Em parceria com a Universidade Federal de Minas Gerais (UFMG), a startup de dados Dadosfera lançou em outubro uma ferramenta inédita de inteligência artificial capaz de responder perguntas sobre bases do Datasus, o sistema de dados do SUS, usando linguagem natural em vez de consultas técnicas complexas. O projeto tem potencial para democratizar o acesso a informações de saúde pública, hoje concentradas majoritariamente entre pesquisadores e gestores com treinamento técnico específico em análise de dados, ampliando o alcance a jornalistas, gestores municipais e à própria população.

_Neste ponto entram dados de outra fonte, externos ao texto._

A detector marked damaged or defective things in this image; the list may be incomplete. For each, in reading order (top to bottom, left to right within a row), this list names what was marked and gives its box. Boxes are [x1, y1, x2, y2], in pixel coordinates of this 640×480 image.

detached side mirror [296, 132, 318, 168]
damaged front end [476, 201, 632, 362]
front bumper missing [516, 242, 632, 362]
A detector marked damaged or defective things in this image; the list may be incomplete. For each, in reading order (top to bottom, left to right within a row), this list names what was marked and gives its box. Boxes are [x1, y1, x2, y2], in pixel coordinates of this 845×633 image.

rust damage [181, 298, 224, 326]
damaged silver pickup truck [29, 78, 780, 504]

Capital estrangeiro mira o mercado de saúde brasileiro

O Brasil também recebeu naquele mês a chegada da Telepatia AI, startup fundada em Stanford que desenvolveu um "copiloto clínico" de inteligência artificial — descrito por seus fundadores como um assistente equivalente a um médico residente, capaz de apoiar profissionais de saúde na triagem e no diagnóstico inicial de pacientes. A empresa captou US$ 9 milhões especificamente para expandir sua operação no Brasil, atraída pelo tamanho do sistema público de saúde do país e pela escassez crônica de médicos em regiões afastadas dos grandes centros urbanos.

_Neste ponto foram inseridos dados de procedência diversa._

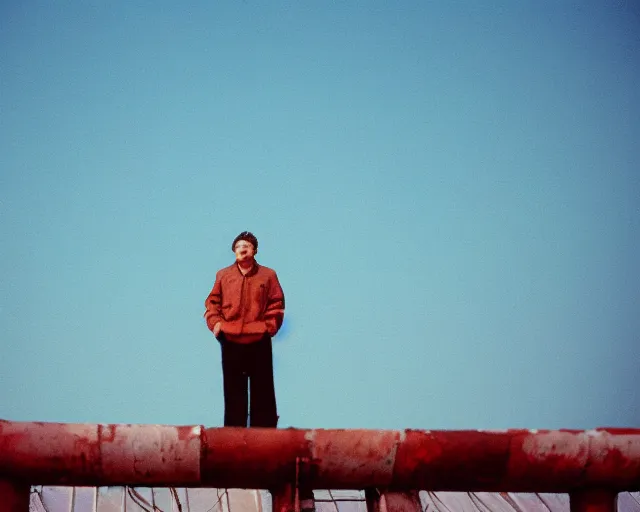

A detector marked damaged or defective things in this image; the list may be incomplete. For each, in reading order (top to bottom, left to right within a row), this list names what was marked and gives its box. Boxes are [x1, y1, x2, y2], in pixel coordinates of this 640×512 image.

rusty metal pipe [1, 420, 640, 492]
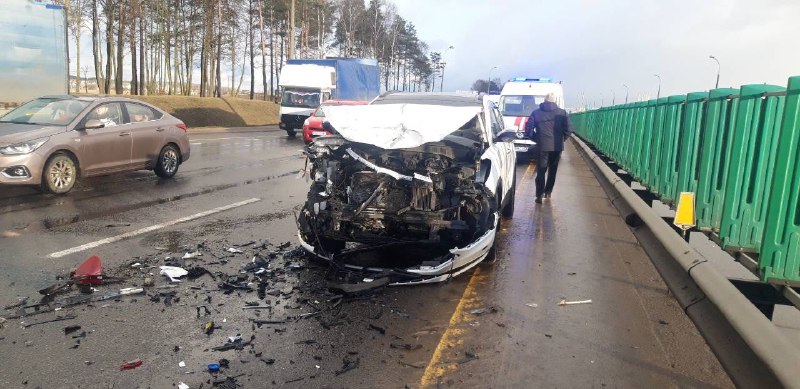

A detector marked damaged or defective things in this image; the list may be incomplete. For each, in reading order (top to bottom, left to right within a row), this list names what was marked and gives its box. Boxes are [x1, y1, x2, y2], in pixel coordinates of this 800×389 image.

crumpled hood [0, 123, 65, 146]
crumpled hood [318, 103, 482, 149]
severely damaged white car [296, 92, 516, 284]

Um padrão de especialização setorial

Os três casos de outubro de 2025 ilustraram uma tendência mais ampla do ecossistema de IA brasileiro: em vez de tentar competir diretamente com os grandes laboratórios de modelos de fundação — tarefa que exige capital e infraestrutura fora do alcance da maioria das startups locais —, empreendedores brasileiros passaram a concentrar esforços em aplicações verticais, integrando modelos já existentes (como os da OpenAI, Google e Anthropic) a problemas específicos de setores como saúde, jurídico e finanças.

Desafios que persistem

Apesar do otimismo, investidores e fundadores ouvidos pela imprensa especializada brasileira em outubro de 2025 seguiam apontando obstáculos recorrentes: custo elevado de acesso a APIs de modelos internacionais, cobradas em dólar; escassez de profissionais especializados em engenharia de IA no país; e a ausência, até aquele momento, de um marco regulatório definitivo que desse segurança jurídica a investimentos de maior porte. Ainda assim, o volume crescente de captações ao longo do segundo semestre de 2025 sinalizava que o capital de risco brasileiro — e também estrangeiro — via na aplicação prática de IA um dos poucos setores de tecnologia nacional em franca expansão, mesmo em meio a um cenário macroeconômico desafiador.